Un adieu qui dure
Quand j'ai reçu le Journal d'un adieu de Pietro Scarnera (Editions Ca et Là, 80 p., 13€), je l'ai ouvert pour jeter un coup d'oeil. Une bande dessinée, ça se feuillette rapidement pendant une pause. Dans les premières pages, le narrateur, un tout jeune homme, visite son père, dans un grand hôpital. Il doit d'abord attendre, puis s'habiller avec une blouse, une charlotte, des sur-chaussures. Le père est en service de réanimation, dans le coma après une attaque cardiaque.
Décembre 1983 : mon père est hospitalisé en soins intensifs dans un hôpital parisien spécialisé dans les maladies infectieuses. Il est victime d'un staphyllocoque doré multirésistant contracté dans un autre hôpital. Pour le voir, il faut, là aussi, enfiler une tenue spéciale. Plusieurs semaines, et une opération à cœur ouvert plus tard, il s'en sortira. Décembre 1985 : pendant un peu moins d'une semaine, mon père est dans un autre hôpital, dans le coma.
Je n'y pense pas souvent. Mais les premières pages du livre de Pietro Scarnera ont fait brusquement ressurgir ce passé. Ce n'était ni le moment ni le lieu : j'ai mis le livre de côté et j'ai repris mon activité initiale.
J'ai attendu quelques jours pour revenir à cette lecture. J'ai alors suivi d'une traite l'interminable attente de l'auteur du Journal d'un adieu, de l'hôpital à la maison de long séjour, les tentatives pour attirer l'attention de celui qui est allongé et ne bouge pas, les rencontres, les cauchemars du fils. Jusqu'à la fin, après 5 ans de vie végétative.
Les neurologues ont fait d'immenses progrès dans la compréhension des états que l'on regroupait autrefois sous le vocable général de « coma ». Ils parviennent dans certains cas à détecter des traces de conscience chez ces patients, dont l'on peut ainsi prendre soin de façon plus adéquate. Mais leur apport est limité. Comme le rappelait le 28 juin dernier Lionel Naccache, de l'université Pierre-et-Marie-Curie à Paris, lors du Forum Science Recherche et Société, un test de conscience ne peut révéler que ce qui se passe pendant sa réalisation. Si l'on détecte des traces de conscience, c'est qu'il en existe. Si, a contrario, on n'en détecte pas, la seule conclusion est qu'il ne s'en est pas produit à ce moment là.

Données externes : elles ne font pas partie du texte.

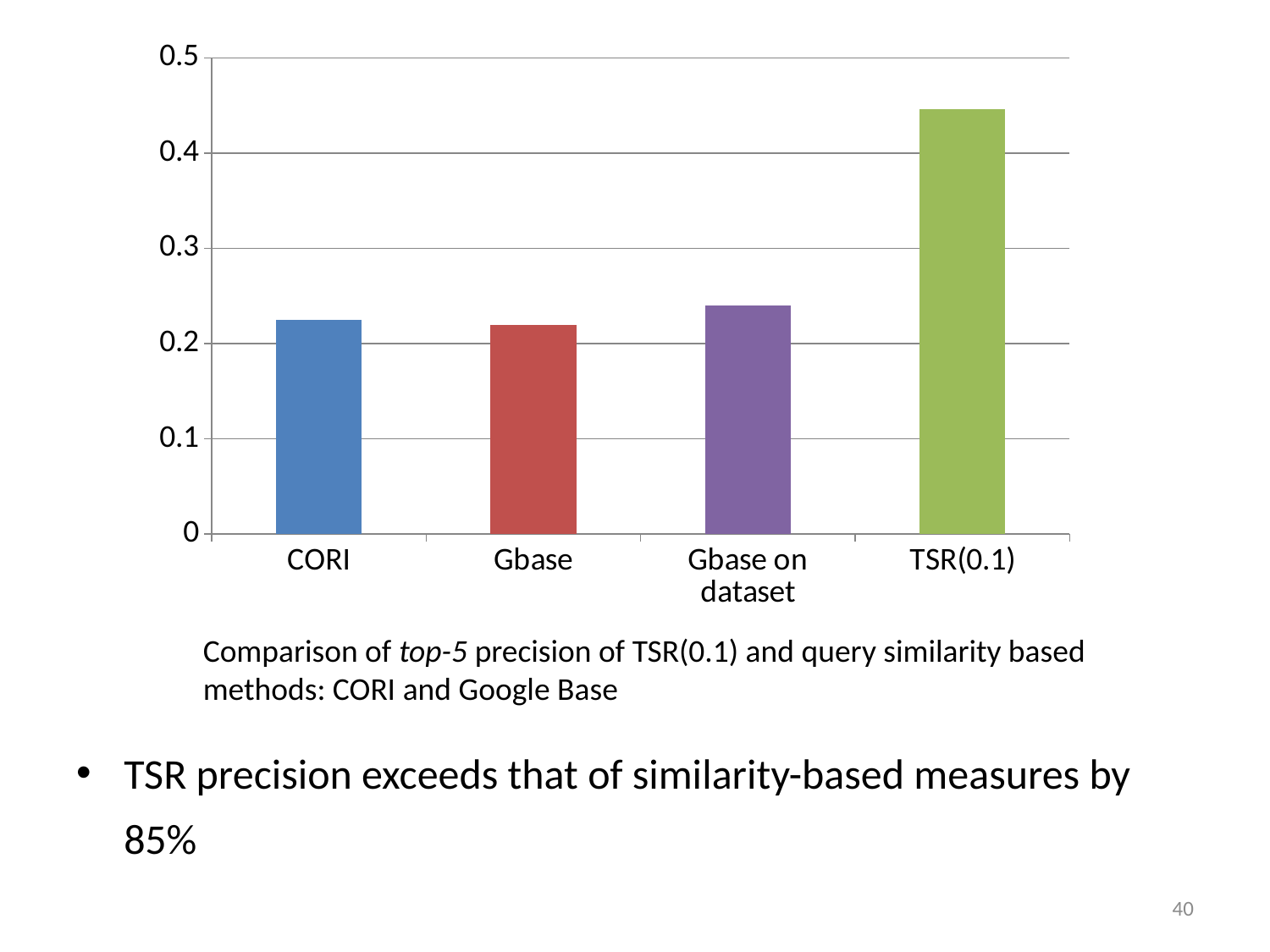
What colour is the bar for TSR(0.1)? green What is the label of the third category on the x axis of the chart? Gbase on dataset Is the value for CORI greater or less than 0.3? less Which is larger, the value for Gbase or the value for TSR(0.1)? TSR(0.1) How many categories are plotted on the x axis of the chart? 4 Is the value for Gbase on dataset greater or less than 0.3? less What kind of chart is shown on the slide? bar chart Is the value for Gbase greater or less than 0.2? greater Which category has the highest bar in the chart? TSR(0.1) Which is larger, the value for TSR(0.1) or the value for CORI? TSR(0.1)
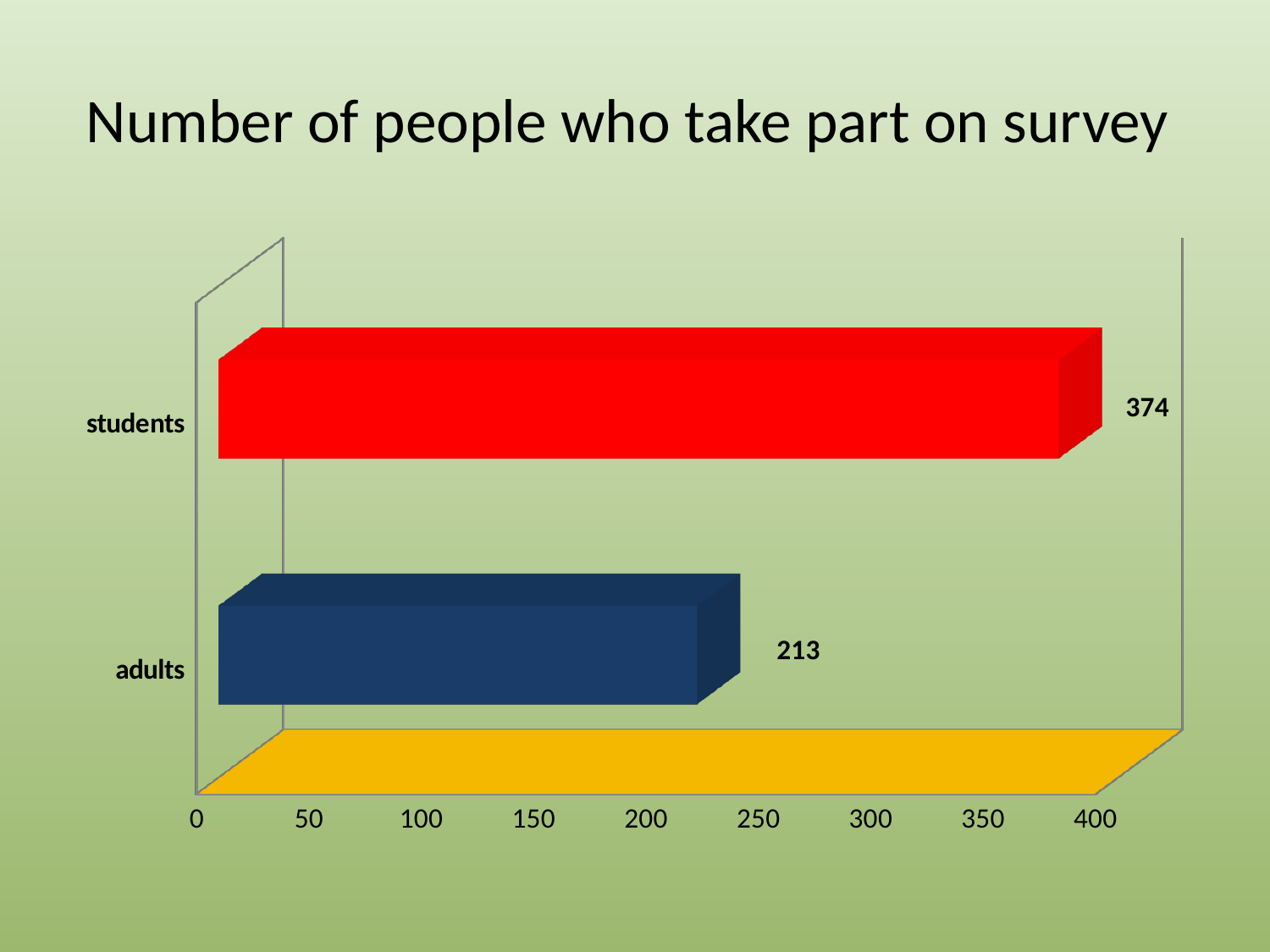
What kind of chart is shown on the slide? bar chart Which category has the highest value? students What is the difference between the values for students and adults? 161 What is the value for adults? 213 What colour is the bar for students? red Which category has the lowest value? adults What is the title of the slide? Number of people who take part on survey Is the value for students greater or less than 350? greater What is the value for students? 374 Which is larger, the value for students or the value for adults? students Is the value for adults greater or less than 250? less How many categories are shown in the chart? 2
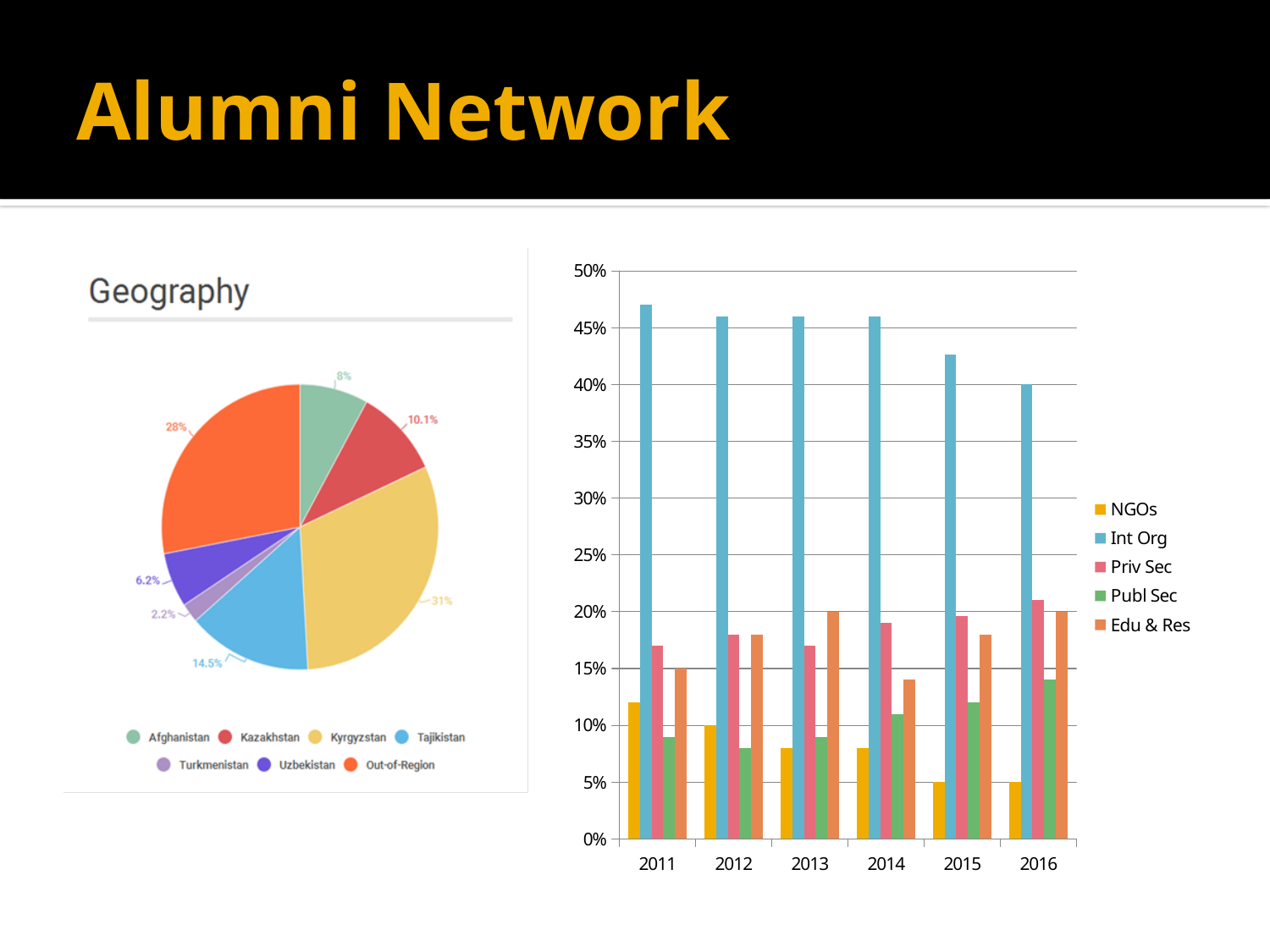
In the bar chart on the right, do the NGOs values rise or fall from 2011 to 2016? fall How many series does the legend of the bar chart on the right list? 5 In the bar chart on the right, what is the value for Int Org in 2016? 40% What kind of chart is the chart on the right of the slide? Bar chart In the bar chart on the right, which is larger in 2016: Priv Sec or Publ Sec? Priv Sec How many categories does the Geography pie chart show? 7 In the Geography pie chart, what share does Out-of-Region have? 28% In the Geography pie chart, which category has the smallest slice? Turkmenistan In the Geography pie chart, how much larger is Kyrgyzstan's share than Out-of-Region's share? 3% In the Geography pie chart, what share does Kyrgyzstan have? 31% In the bar chart on the right, is the value for Int Org in 2011 greater or less than 45%? greater In the Geography pie chart, which category has the largest slice? Kyrgyzstan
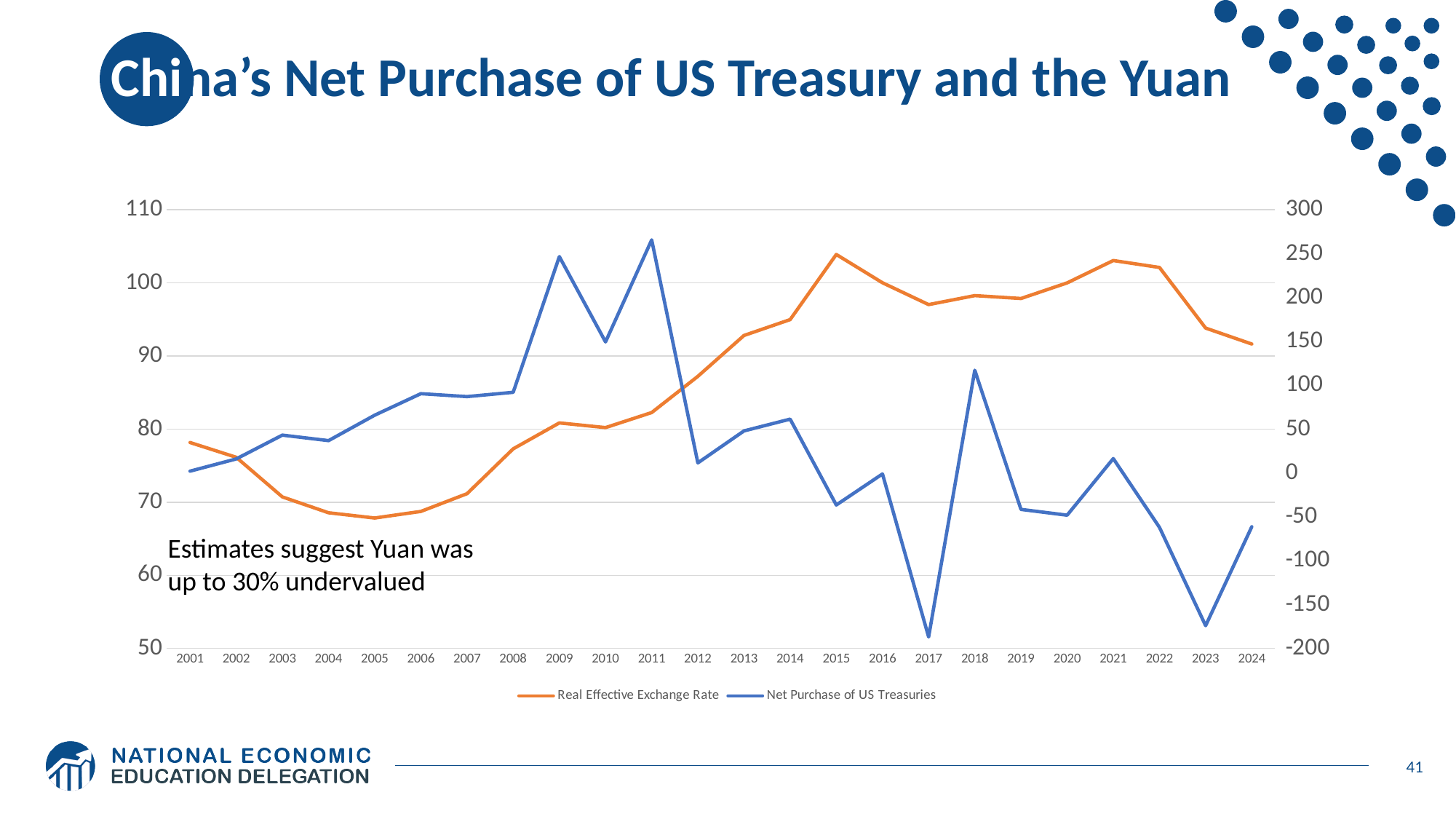
In which year is the Net Purchase of US Treasuries highest? 2011 Is the Net Purchase of US Treasuries in 2011 greater or less than 250? greater Does the Real Effective Exchange Rate rise or fall from 2005 to 2015? rise In which year is the Real Effective Exchange Rate lowest? 2005 What is the title of the chart? China's Net Purchase of US Treasury and the Yuan In which year is the Net Purchase of US Treasuries lowest? 2017 Which is larger, the Real Effective Exchange Rate in 2001 or in 2005? 2001 Which series is drawn in orange? Real Effective Exchange Rate Is the Real Effective Exchange Rate in 2005 greater or less than 70? less What kind of chart is shown on the slide? line chart How many years are plotted along the x axis? 24 How many series does the legend list? 2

Bien souvent, les familles restent donc désarmées face à ces situations. Comment ne pas espérer, devant quelqu'un dont on voit bien qu'il respire, qu'il bouge éventuellement les yeux? Et en même temps cette personne dont le visage, comme l'écrit (et le montre) justement Pietro Scarnera, semble celui d'un autre, n'est-elle pas déjà morte ? Ne vaudrait-il mieux pas commencer le travail de deuil ? Chaque cas, sans doute, est particulier.
Ce récit n'a pas de prétention exemplaire. Il est issu de l'expérience personnelle de l'auteur, nous dit la deuxième de couverture. Je peux juste témoigner qu'il sonne juste.